To hear him mouthing off about totalitarianism, given the way he treats his employees, is laughable. But then, he can afford it, can’t he? His movies ring hollow because he is hollow.

Portland, Oregon
31 May 2005

On “European Constitution rejected: the political consequences of the French ‘no’ vote”

Thank you for recognizing the true dimensions of the recent “plebiscites,” the classic term used, whether the vote is over the European constitution, German elections, Turkish entry to the Common Market, Chavez in Venezuela or Arnold Schwarzenegger out in California. The “plebiscite” in all its forms is a two-edged sword, and only desperate gamblers rely on it—those hustlers who have to prove their credentials, say like Hitler, Mussolini, Kerensky, Sharon, Quebec Nationalists, Kronstadt anarchists and the CIA in Venezuela, Georgia, the Ukraine—wherever this “democratic” instrument is applied.

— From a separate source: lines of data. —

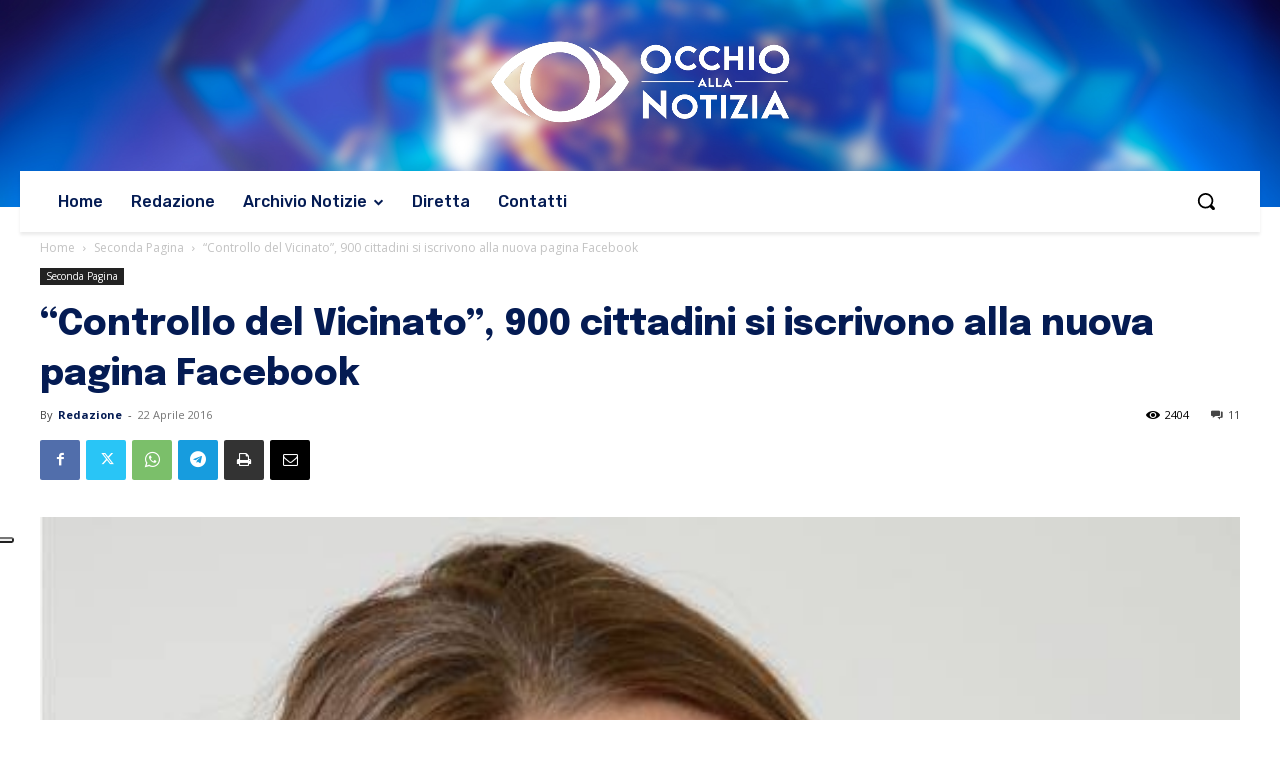

--- FILE ---
content_type: text/html; charset=UTF-8
request_url: https://www.occhioallanotizia.it/wp-admin/admin-ajax.php?td_theme_name=Newspaper&v=12.7.3
body_size: -109
content:
{"42508":2404}

--- FILE ---
content_type: application/javascript
request_url: https://cs.iubenda.com/cookie-solution/confs/js/67974474.js
body_size: 480
content:
_iub.csRC = { consApiKey: 'wHWg2pMc3f4DyFCsvFUDDM0X9CBX3Uac', consentDatabasePublicKey: 'xtQ5ycFxzAqXVsVDNHzVeQnyt2R9CJad', showBranding: false, publicId: 'bad78804-1eb8-4ad3-ada9-3aff92f75af4' }
_iub.csEnabled = true;
_iub.csPurposes = [3,1];
_iub.tcfV = [];
_iub.cpUpd = 1721658709;
_iub.csT = 0.3;
_iub.googleConsentModeV2 = true;
_iub.totalNumberOfProviders = 1;
_iub.csSiteConf = {"askConsentAtCookiePolicyUpdate":true,"enableTcf":true,"floatingPreferencesButtonDisplay":"anchored-center-left","googleAdditionalConsentMode":true,"perPurposeConsent":true,"siteId":3711078,"tcfPurposes":{"2":"consent_only","7":"consent_only","8":"consent_only","9":"consent_only","10":"consent_only","11":"consent_only"},"whitelabel":false,"cookiePolicyId":67974474,"lang":"it","banner":{"acceptButtonCaptionColor":"#FFFFFF","acceptButtonColor":"#89230F","acceptButtonDisplay":true,"backgroundColor":"#111111","closeButtonRejects":true,"customizeButtonCaptionColor":"#FFFFFF","customizeButtonColor":"#292929","customizeButtonDisplay":true,"explicitWithdrawal":true,"listPurposes":true,"ownerName":"www.occhioallanotizia.it/","position":"bottom","rejectButtonCaptionColor":"#FFFFFF","rejectButtonColor":"#89230F","rejectButtonDisplay":true,"showPurposesToggles":true,"showTitle":false,"showTotalNumberOfProviders":true,"theme":"asphalt-dark_trend"}};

Regrettably for the ruling class, this is a hard instrument to control, and when it goes haywire, as it is doing, the world-historical question of legitimacy, without which no class can raise an army, is raised. Very important changes will happen, as you warn.

Thank you,

Toronto, Ontario
1 June 2005

On “A dark and complex beauty—Caravaggio: the Final Years”

Thank you for the lovely, thoughtful review of this exhibit, purely in terms of art, with no politics attached. I am so used to the (usually) scathing film reviews. It was a pleasure to read something that was, for once, “art for art’s sake.” The links to the Web Gallery were especially helpful. I enjoyed it immensely.